-- start of Data supplied --
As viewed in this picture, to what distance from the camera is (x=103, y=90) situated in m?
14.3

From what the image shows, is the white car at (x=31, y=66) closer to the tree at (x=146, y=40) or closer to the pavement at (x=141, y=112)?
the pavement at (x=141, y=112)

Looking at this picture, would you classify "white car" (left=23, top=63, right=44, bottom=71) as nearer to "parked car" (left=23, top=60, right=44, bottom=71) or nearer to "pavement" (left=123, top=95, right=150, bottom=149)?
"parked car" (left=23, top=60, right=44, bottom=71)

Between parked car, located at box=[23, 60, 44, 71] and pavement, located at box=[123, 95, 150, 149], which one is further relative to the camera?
-- end of Data supplied --
-- start of Data supplied --
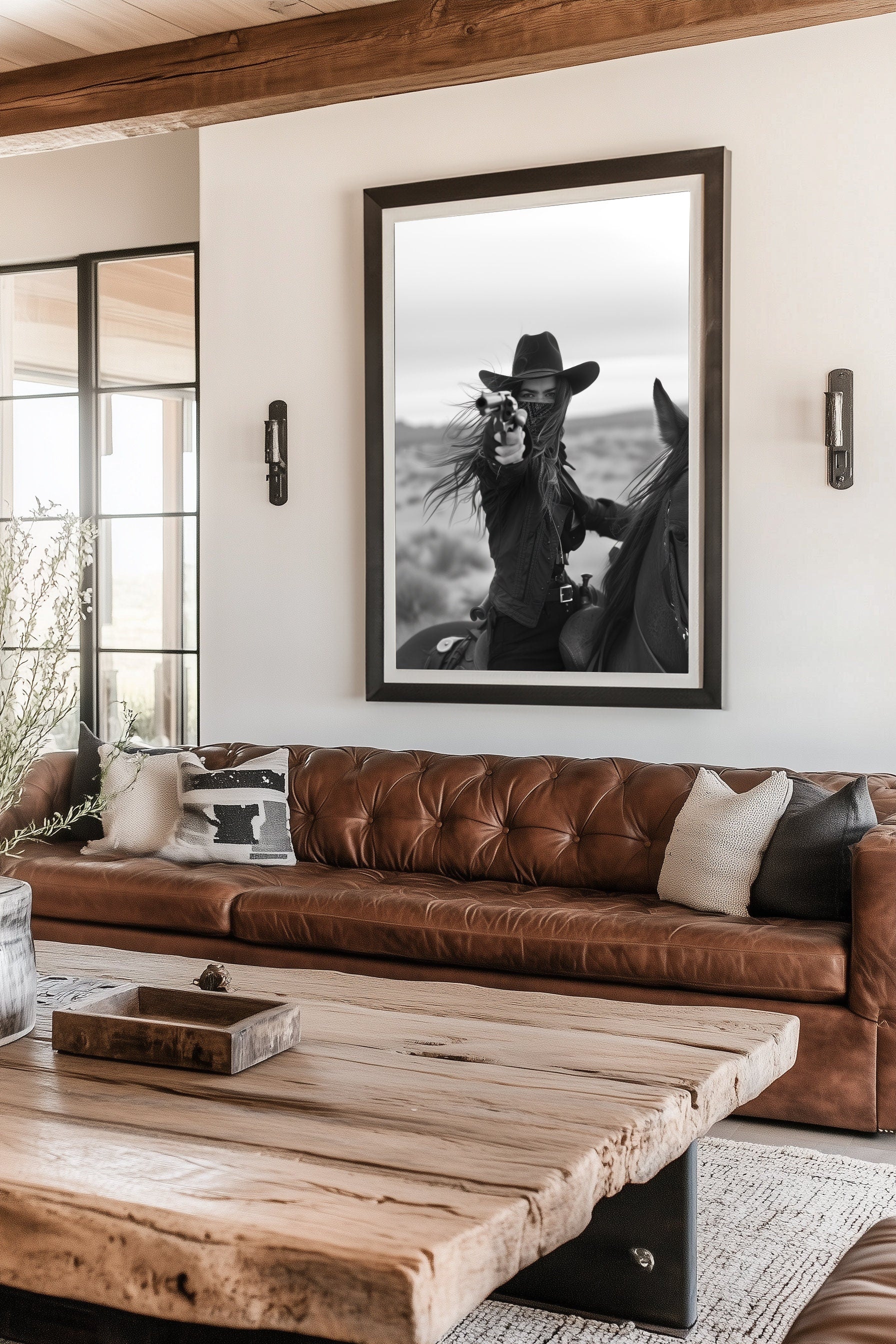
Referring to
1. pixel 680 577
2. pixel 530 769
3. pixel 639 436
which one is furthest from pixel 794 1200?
-- end of Data supplied --
• What is expected
List each line of the items above that contains the word "which". Treat uppercase and lowercase letters as different.

• Exercise result
Between parked car, located at box=[23, 60, 44, 71] and pavement, located at box=[123, 95, 150, 149], which one is further relative to the camera?
which one is furthest from pixel 794 1200?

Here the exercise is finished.